This is my confession - and explanation: I - a 51-year-old, a Muslim, an immigrant woman "of colour" - am one of those silent voters for Donald Trump. And I'm not a "bigot," "racist," "chauvinist" or "white supremacist," as Trump voters are being called, nor part of some "whitelash."
In the winter of 2008, as a lifelong liberal and proud daughter of West Virginia, a state born on the correct side of history on slavery, I moved to historically conservative Virginia only because the state had helped elect Barack Obama as the first African American president of the United States.
But, then, for much of this past year, I have kept my electoral preference secret: I was leaning toward Republican presidential candidate Donald Trump.
On Tuesday evening, just minutes before the polls closed at Forestville Elementary School in mostly Democratic Fairfax County, I slipped between the cardboard partitions in the polling booth, a pen balanced carefully between my fingers, to mark my ballot for president, colouring in the circle beside the names of Trump and his running mate, Mike Pence.
After Hillary Clinton called Trump to concede, making him America's president-elect, a friend on Twitter wrote a message of apology to the world, saying there are millions of Americans who don't share Trump's "hatred/division/ignorance." She ended: "Ashamed of millions that do."

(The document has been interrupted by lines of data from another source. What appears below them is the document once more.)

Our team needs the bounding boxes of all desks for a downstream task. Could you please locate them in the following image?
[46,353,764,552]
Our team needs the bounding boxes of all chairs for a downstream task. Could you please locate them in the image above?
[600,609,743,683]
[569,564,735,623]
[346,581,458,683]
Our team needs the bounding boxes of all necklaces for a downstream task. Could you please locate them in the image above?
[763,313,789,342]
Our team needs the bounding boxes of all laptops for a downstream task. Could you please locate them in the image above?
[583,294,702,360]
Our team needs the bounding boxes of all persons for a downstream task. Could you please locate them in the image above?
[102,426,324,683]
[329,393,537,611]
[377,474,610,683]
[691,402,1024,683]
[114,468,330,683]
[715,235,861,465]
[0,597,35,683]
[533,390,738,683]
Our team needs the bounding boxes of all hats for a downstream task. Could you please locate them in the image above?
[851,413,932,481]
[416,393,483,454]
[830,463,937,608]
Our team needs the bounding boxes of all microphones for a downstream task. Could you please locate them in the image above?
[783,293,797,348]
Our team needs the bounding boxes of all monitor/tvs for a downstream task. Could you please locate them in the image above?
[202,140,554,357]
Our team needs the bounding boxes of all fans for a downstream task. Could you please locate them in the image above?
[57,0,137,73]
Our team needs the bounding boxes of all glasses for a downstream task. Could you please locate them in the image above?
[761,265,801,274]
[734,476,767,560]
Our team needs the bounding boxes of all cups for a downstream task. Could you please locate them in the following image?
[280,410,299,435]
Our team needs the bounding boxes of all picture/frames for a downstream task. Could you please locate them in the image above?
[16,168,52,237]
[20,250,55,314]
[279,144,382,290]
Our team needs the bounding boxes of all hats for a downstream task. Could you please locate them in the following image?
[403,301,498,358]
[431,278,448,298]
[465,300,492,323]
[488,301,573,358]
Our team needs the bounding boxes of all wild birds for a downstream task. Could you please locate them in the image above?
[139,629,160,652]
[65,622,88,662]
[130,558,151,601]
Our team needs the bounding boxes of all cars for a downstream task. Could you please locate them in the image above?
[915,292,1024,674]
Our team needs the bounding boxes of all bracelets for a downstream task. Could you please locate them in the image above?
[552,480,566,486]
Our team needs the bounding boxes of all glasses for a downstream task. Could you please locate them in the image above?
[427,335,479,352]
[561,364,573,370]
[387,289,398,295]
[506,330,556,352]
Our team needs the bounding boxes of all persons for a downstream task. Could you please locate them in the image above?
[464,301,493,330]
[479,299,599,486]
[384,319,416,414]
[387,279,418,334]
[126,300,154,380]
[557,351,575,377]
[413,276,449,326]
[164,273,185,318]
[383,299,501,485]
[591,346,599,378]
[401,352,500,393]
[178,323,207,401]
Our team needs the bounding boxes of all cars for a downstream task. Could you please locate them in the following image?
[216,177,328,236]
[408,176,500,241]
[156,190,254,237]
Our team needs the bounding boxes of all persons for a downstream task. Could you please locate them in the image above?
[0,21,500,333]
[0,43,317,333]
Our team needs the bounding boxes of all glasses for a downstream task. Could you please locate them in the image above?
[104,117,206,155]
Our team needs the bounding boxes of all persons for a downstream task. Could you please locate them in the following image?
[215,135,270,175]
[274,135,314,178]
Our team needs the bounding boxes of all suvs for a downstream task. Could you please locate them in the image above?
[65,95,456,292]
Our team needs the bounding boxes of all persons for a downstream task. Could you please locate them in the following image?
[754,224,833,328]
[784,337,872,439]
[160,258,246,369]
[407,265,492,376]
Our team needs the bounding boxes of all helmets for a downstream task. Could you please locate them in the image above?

But I am a single mother who can't afford health insurance under Obamacare. The president's mortgage-loan modification program, "HOPE NOW," didn't help me. On Tuesday, I drove into Virginia from my hometown of Morgantown, West Virginia, where I see rural America and ordinary Americans, like me, still struggling to make ends meet, after eight years of the Obama administration.
Finally, as a liberal Muslim who has experienced, first-hand, Islamic extremism in this world, I have been opposed to the decision by President Barack Obama and the Democratic Party to tap dance around the "Islam" in Islamic State. Of course, Trump's rhetoric has been far more than indelicate and folks can have policy differences with his recommendations, but, to me, it has been exaggerated and demonised by the governments of Qatar and Saudi Arabia, their media channels, such as Al Jazeera, and their proxies in the West, in a convenient distraction from the issue that most worries me as a human being on this earth: extremist Islam of the kind that has spilled blood from the hallways of the Taj Mahal hotel in Mumbai to the dance floor of the Pulse nightclub in Orlando, Florida.
In mid-June, after the tragic shooting at Pulse, Trump tweeted out a message, delivered in his typical subtle style: Is President Obama going to finally mention the words radical Islamic terrorism? If he doesn't he should immediately resign in disgrace!
The revelations of multimillion-dollar donations to the Clinton Foundation from Qatar and Saudi Arabia killed my support for Clinton.
Yes, I want equal pay. No, I reject Trump's "locker room" banter, the idea of a "wall" between the United States and Mexico and a plan to "ban" Muslims. But I trust the United States and don't buy the political hyperbole - agenda-driven identity politics of its own - that demonised Trump and his supporters.
I gently tried to express my thoughts on Twitter but the "Pantsuit revolution" was like a steamroller to any nuanced discourse. If you supported Trump, you had to be a redneck.
Days before the election, a journalist from India emailed me, asking: What are your thoughts being a Muslim in "Trump's America"?
I wrote that as a child of India, arriving in the United States at the age of four in the summer of 1969, I have absolutely no fears about being a Muslim in a "Trump America." The checks and balances in America and our rich history of social justice and civil rights will never allow the fear-mongering that has been attached to candidate Trump's rhetoric to come to fruition.
What worried me the most were my concerns about the influence of theocratic Muslim dictatorships, including Qatar and Saudi Arabia, in a Hillary Clinton America. These dictatorships are no shining examples of progressive society with their failure to offer fundamental human rights and pathways to citizenship to immigrants from India, refugees from Syria and the entire class of de facto slaves that live in those dictatorships.
We have to stand up with moral courage against not just hate against Muslims, but hate by Muslims, so that everyone can live with sukhun, or peace of mind, I finished in my reflections to the journalist in India.
He didn't get the email. I didn't resend it, afraid of the wrath I'd receive. But, then, I voted.